- 抜粋テキスト:
-=-=-=-=-

昨日ようやく「この世界の片隅に」を観てきた。とりあえず最初の感想としては、「絵が上手いこと」をアイデンティティの中心に据えている人には非常に刺さるだろうなあと言うところ。絵に夢中になって失敗してしまったり、頭上に戦闘機が飛来して逃げなければいけない場面での「今ここに筆があれば、と思ってしまった」みたいなシーンなどは、若干のナルシズムと共によく刺さりそうではある。もし自分が絵が描けるタイプの人間で、10代の頃にこの映画を観たらどはまりしていたのではないかという気はする。いずれにしても、クリエイターを唸らせる完成度に加えて、ネット上での発信力が強い絵師タイプの人間によく刺さったことは、口コミ効果を高めることに貢献したのではないかなという気がするんだけどどうだろう。

-=-=-=-=-

- 記録資料:
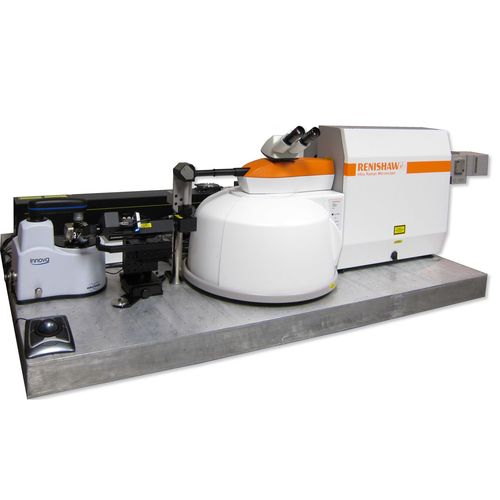 Рамановский микроскоп - SPM/AFM - RENISHAW - для анализов / конфокальный / наноскоп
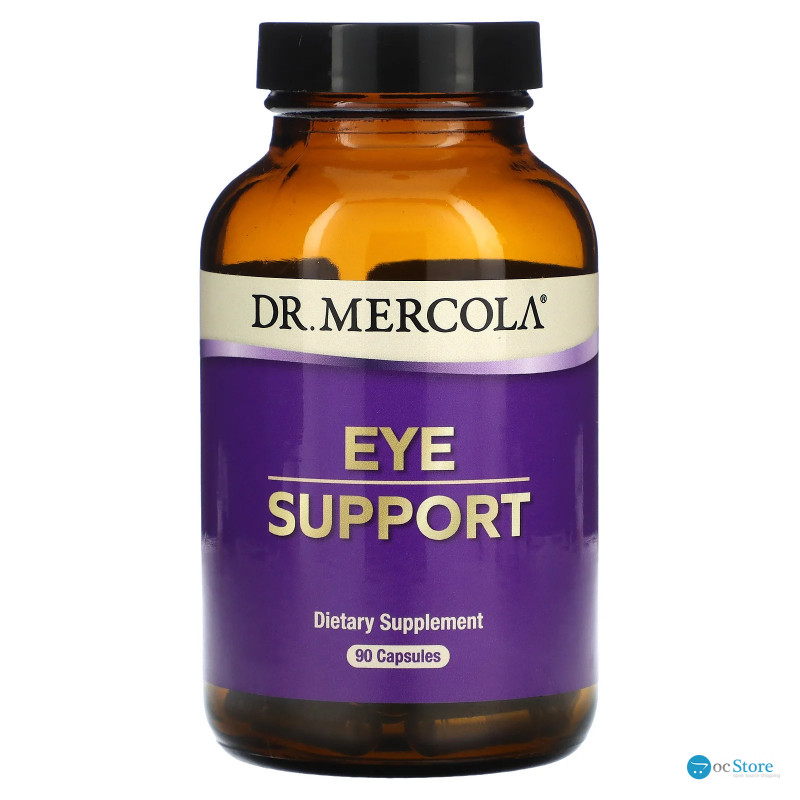 Підтримка для очей, Eye Support, Dr. Mercola, 90 капсул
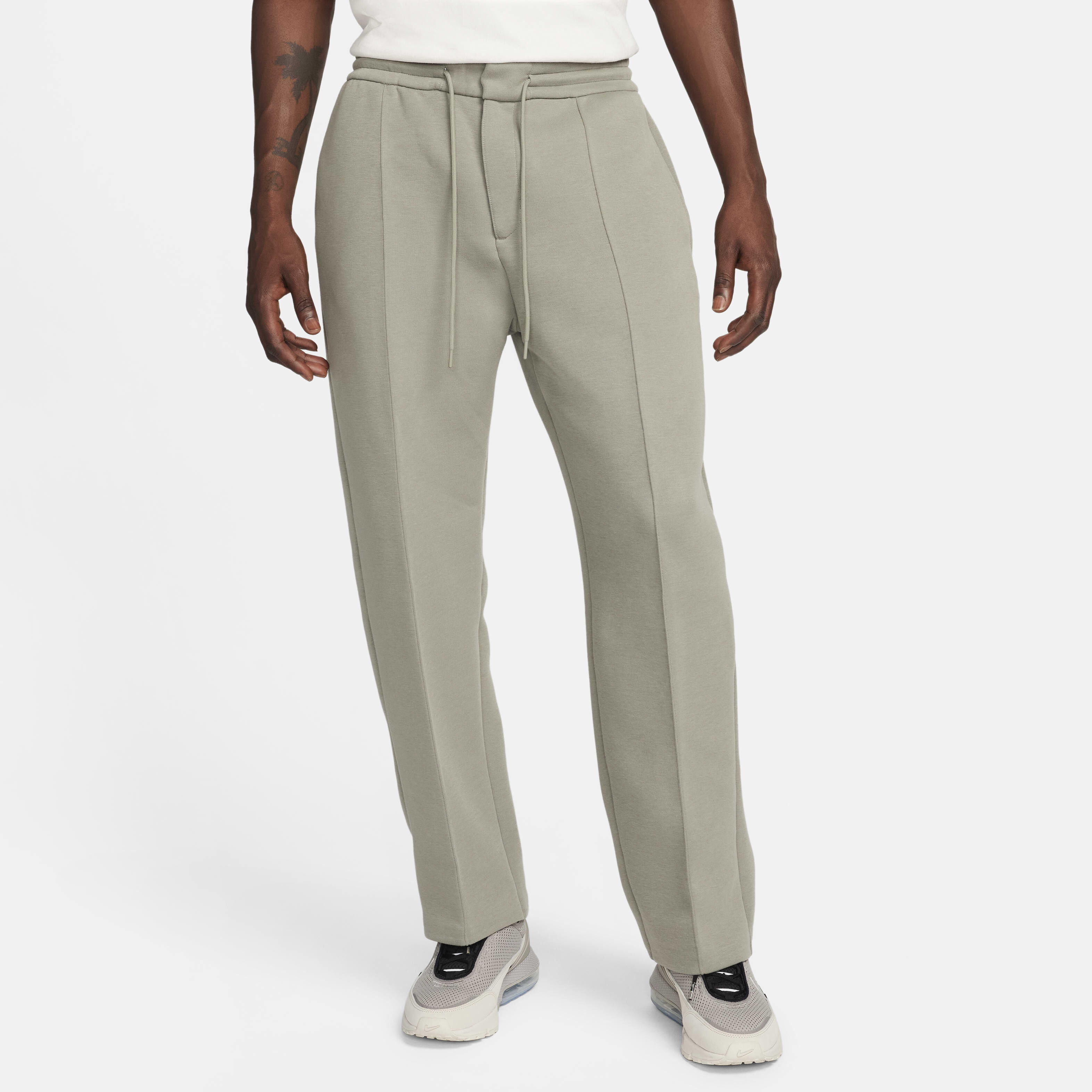 Nike loose tracksuit bottoms online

-=-=-=-=-

- 指示 1: 映画の感想文のなかで、かぎかっこ「」で囲まれた語句をすべて、登場する順に挙げてください。
- 指示 2: 映画の感想文を、最後の文の次から書き継いでください。
資料は別の出典から取られたものです。

- 出力結果 1:
「この世界の片隅に」
「絵が上手いこと」
「今ここに筆があれば、と思ってしまった」

- 出力結果 2:
で、こういう斜に構えてない感想については、もう語り尽くされてて言うこともないのだけど、まあ完成度は素晴らしくて、少なくとも戦時中の生活の世俗に疎い人間としては違和感を覚えるところもなく、むしろその完璧な考証を感じ取れるだけの知識も何も持っていないことが残念に思われるレベル。強いて言えば嫁入り先の北條さんが、家には大きな本棚があり海軍では事務方という、明らかに知的な層であり、すずさんの「変人」ぶりと相まって、当時の世相を一歩引いて見える立場からの叙述であるところ。まあ、そうでなければ現代の視聴者との解離が激しくて作品にならないのかも知れないし、作り手としても、自分とあまりにも異なるタイプの人間の視点は持てないのだから仕方ないし、これらは映画のと言うより原作に対する話になってしまうけれど。
しかしこの映画を見ると、昔買っていたこうの文代の漫画を処分してしまったのが惜しかったかなという気になってくるなあ。「こっこさん」が気になって買ったけど、「夕凪の街 桜の国」で不満を感じて、そのうち他の漫画と一緒に手放してしまった。「夕凪の街 桜の国」については、過去の日記で不満を書いていて、その感想は今でも変わっていないのだけど、「この世界の片隅に」の原作ラストのモノローグには感じるところがあり、やはり手元に置いておきたい作家だなと思わされた。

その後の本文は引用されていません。